◆ DOCUMENT PASSAGE:
:::

I start by declaring the few required libraries and I set up a utility function Q which is used to query the SQLite database and return the results.

require(magrittr, quietly=T)
require(dplyr,    quietly=T)
require(mgcv,     quietly=T)

conn <- DBI::dbConnect(
  RSQLite::SQLite(), "data/games.db")
Q <- \(q) DBI::dbFetch(DBI::dbSendQuery(conn, q))

The aim of the analysis is to create a probabilistic model and observe how it differentiates between the 180sec and 600sec time control. A multinomial model is a natural fit and straightforward to carry out using R, but interpretation is a bit trickier, thus for the purpose of exposition I ignore games resulting in a draw so that I can use a binomial model instead. I also ignore spurious games where the difference between the players is 600 points or more. These filters together reduce the ~57k dataset to ~50k. I add to the dataset a dummy variable pos = (r_diff > 0) which indicates whether the rating different is positive or negative – this makes interaction terms easier to interpret.

:::

◆ SUPPLIED DATA:
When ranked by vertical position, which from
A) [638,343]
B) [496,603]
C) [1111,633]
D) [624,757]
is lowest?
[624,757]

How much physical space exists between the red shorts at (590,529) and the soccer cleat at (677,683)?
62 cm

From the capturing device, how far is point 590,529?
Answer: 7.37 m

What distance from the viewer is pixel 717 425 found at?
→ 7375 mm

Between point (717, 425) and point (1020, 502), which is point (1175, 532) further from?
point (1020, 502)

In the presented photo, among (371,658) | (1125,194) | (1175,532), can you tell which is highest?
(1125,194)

:::

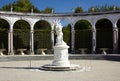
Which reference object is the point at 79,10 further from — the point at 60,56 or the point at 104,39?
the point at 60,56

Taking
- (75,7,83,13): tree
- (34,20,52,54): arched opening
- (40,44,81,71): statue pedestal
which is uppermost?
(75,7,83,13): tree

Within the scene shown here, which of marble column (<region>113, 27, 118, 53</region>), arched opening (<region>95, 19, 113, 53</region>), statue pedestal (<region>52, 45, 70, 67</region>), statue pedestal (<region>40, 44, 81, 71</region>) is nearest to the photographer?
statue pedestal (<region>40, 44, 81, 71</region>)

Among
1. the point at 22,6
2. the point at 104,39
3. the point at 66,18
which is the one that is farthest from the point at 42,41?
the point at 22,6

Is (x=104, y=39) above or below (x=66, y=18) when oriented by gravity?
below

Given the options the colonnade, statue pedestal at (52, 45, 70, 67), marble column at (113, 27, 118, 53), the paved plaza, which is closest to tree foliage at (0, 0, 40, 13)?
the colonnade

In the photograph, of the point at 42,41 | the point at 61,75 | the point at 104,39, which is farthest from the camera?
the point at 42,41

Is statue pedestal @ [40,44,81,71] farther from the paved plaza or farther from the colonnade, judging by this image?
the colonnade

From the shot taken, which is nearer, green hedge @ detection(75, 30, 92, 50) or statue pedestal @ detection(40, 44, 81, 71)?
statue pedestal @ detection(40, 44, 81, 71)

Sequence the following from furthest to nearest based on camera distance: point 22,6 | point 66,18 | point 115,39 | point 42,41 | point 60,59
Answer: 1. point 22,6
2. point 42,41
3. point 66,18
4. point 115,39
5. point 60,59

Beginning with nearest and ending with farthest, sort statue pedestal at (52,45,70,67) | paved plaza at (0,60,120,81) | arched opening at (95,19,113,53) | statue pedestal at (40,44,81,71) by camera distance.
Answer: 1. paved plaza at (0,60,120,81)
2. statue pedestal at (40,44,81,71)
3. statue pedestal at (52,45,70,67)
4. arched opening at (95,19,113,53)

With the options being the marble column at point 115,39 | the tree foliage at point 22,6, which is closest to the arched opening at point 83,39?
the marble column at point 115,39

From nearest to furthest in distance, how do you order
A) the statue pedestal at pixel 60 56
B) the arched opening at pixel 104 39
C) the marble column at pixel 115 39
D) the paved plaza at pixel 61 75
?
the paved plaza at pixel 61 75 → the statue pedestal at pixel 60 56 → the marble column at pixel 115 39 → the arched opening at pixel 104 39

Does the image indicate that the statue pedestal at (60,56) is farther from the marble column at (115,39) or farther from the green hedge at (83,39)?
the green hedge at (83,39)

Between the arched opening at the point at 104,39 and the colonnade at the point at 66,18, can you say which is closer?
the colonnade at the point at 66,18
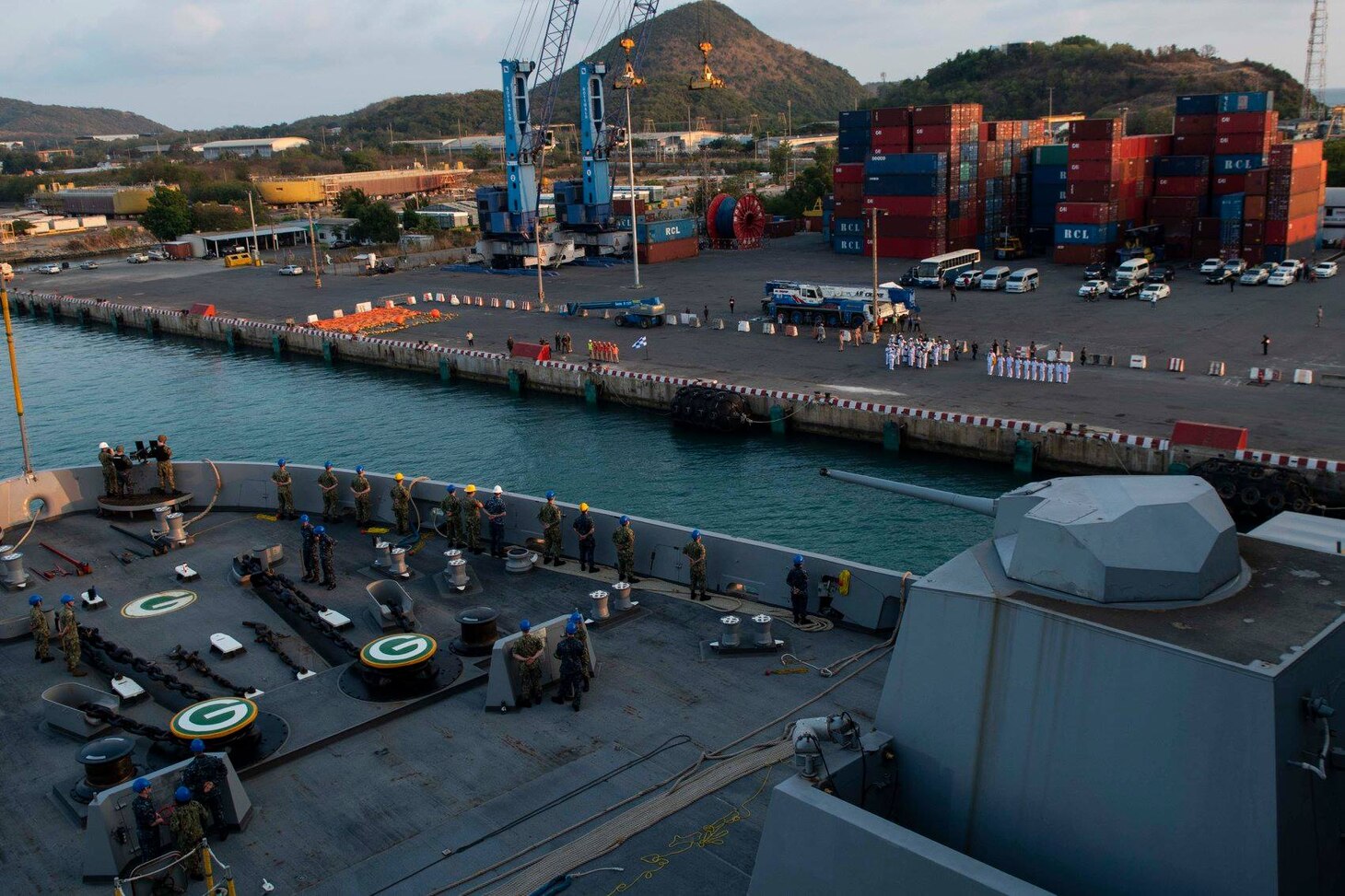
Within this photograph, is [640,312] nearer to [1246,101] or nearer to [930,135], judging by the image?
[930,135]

:::

◆ AIM OF THE TASK: Copy the passage of the chess rating analysis text from "require(magrittr, quietly=T)" up to and including "easier to interpret.".

◆ SOLUTION:
require(magrittr, quietly=T)
require(dplyr,    quietly=T)
require(mgcv,     quietly=T)

conn <- DBI::dbConnect(
  RSQLite::SQLite(), "data/games.db")
Q <- \(q) DBI::dbFetch(DBI::dbSendQuery(conn, q))

The aim of the analysis is to create a probabilistic model and observe how it differentiates between the 180sec and 600sec time control. A multinomial model is a natural fit and straightforward to carry out using R, but interpretation is a bit trickier, thus for the purpose of exposition I ignore games resulting in a draw so that I can use a binomial model instead. I also ignore spurious games where the difference between the players is 600 points or more. These filters together reduce the ~57k dataset to ~50k. I add to the dataset a dummy variable pos = (r_diff > 0) which indicates whether the rating different is positive or negative – this makes interaction terms easier to interpret.